The parish successfully broadcast Masses in Spanish and English, which gathered more views in days after they were livestreamed. In his homily, Mateo said that we don’t always see “daily miracles of God’s grace in our lives until our lives are turned upside down as they are now.” At the end of Mass, he spoke to the online congregation about holding onto God for strength in this time when many feel hopeless or that so much is out of their control.

The parish, which took its chance on technology, was hardly alone.

On March 22, Mary DeTurris Poust, director of communications for the Diocese of Albany, New York, tweeted that she was watching multiple livestream feeds in the diocese. “I’m amazed. Some have 500 people watching at once, some 250, some only 30, but when you put it all together you realize we are still connected, still one body.”

And in an email to Catholic News Service, she said she was “amazed and inspired” by what has been happening in parishes.

“Even those that have never attempted livestreaming or Facebook are doing whatever they can to reach out to their parishioners — even if it’s simply a cellphone on a tripod for video purposes,” DeTurris Poust said. “I think it’s because they know their parishioners are desperately hungry for spiritual connection and for the grounding nourishment liturgy can provide at this really critical and chaotic time.”

She said the daily web traffic in the diocese was up 1,750 percent in mid-March with its highest concentration on the link for TV Mass and the other for coronavirus resources. “The website is becoming a lifeline for local Catholics,” she added.

DeTurris Poust said she spoke to the U.S. bishops in 2012 about the importance of social media in evangelization and told them at the time that Facebook was “the new parish hall.”

“Today, at least for the short term, Facebook is the new parish church. It is where we are gathering. I was watching people write the Mass responses in the comment sections of livestreams. They weren’t just watching; they were participating as best they could.”

On Twitter, families posted pictures of themselves watching Mass and one person said their child was still bad “at Mass,” even though they were in their family room and some priests posted photos of setting up for taping. These posts gave the sense of community, even without the doughnuts after Mass or the traffic jam in the parking lot afterward.

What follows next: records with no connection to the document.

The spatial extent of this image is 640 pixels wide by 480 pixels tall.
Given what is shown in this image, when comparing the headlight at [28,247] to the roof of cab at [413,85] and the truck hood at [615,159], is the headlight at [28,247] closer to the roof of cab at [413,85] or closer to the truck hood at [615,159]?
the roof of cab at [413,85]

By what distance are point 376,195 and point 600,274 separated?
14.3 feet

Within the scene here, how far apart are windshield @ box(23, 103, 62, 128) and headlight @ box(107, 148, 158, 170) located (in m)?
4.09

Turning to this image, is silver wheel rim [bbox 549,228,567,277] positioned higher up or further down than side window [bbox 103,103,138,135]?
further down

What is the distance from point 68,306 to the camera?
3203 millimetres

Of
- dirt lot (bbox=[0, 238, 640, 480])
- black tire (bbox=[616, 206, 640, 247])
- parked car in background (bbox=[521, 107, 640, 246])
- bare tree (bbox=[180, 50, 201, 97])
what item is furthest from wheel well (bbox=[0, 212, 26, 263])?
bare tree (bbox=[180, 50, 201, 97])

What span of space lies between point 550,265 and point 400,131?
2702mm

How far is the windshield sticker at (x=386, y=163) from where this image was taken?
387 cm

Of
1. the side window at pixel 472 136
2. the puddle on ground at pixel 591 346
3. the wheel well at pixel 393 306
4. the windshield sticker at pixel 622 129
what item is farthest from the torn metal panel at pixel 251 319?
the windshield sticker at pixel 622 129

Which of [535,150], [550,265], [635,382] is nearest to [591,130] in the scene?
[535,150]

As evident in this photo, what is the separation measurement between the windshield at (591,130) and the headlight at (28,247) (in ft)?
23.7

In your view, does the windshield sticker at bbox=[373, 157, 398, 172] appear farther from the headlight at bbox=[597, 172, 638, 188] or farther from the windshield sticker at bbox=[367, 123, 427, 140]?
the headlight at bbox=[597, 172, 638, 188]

Paulist Father Larry Rice, director of the University Catholic Center at the University of Texas at Austin, which is currently posting daily and Sunday Masses on its Facebook page, said it would be a mistake at this time to use technology to feed fears or spread rumors when it can be used to “reinforce bonds we can’t reinforce physically.”

He said that during this time of social distancing, people also should make use of tools such as Zoom video conferencing, which he has been making a point of using with family members “just to get together and talk.”

Michael Bayer, director of evangelization and adult formation at St. Clement Catholic Church in Chicago, has been putting together a list of all the online Masses available throughout the country which will soon be available on the website that volunteers are helping him with — withyourspirit.org.

He told CNS that he thinks parishes are setting up livestreams “because they recognize that the church, that is the communion of believers, is experienced first and foremost through the local community. It was true for the earliest Christians who met in small gatherings and it is true for contemporary Catholics who have established relationships with their local priest and with other families whose kids are enrolled in religious ed or the parish school.”

He said much of the public coverage of the coronavirus focuses on international, national, or statewide responses with statements from government officials and abstract statistics about the percentages of those affected with the virus.

“But there is something about humanizing this experience by wanting to check in on and be in community with the people you know personally — friends, family and members of your parish,” he said.

Contributing to this story was Mark Zimmermann, editor of the Catholic Standard, newspaper of the Archdiocese of Washington.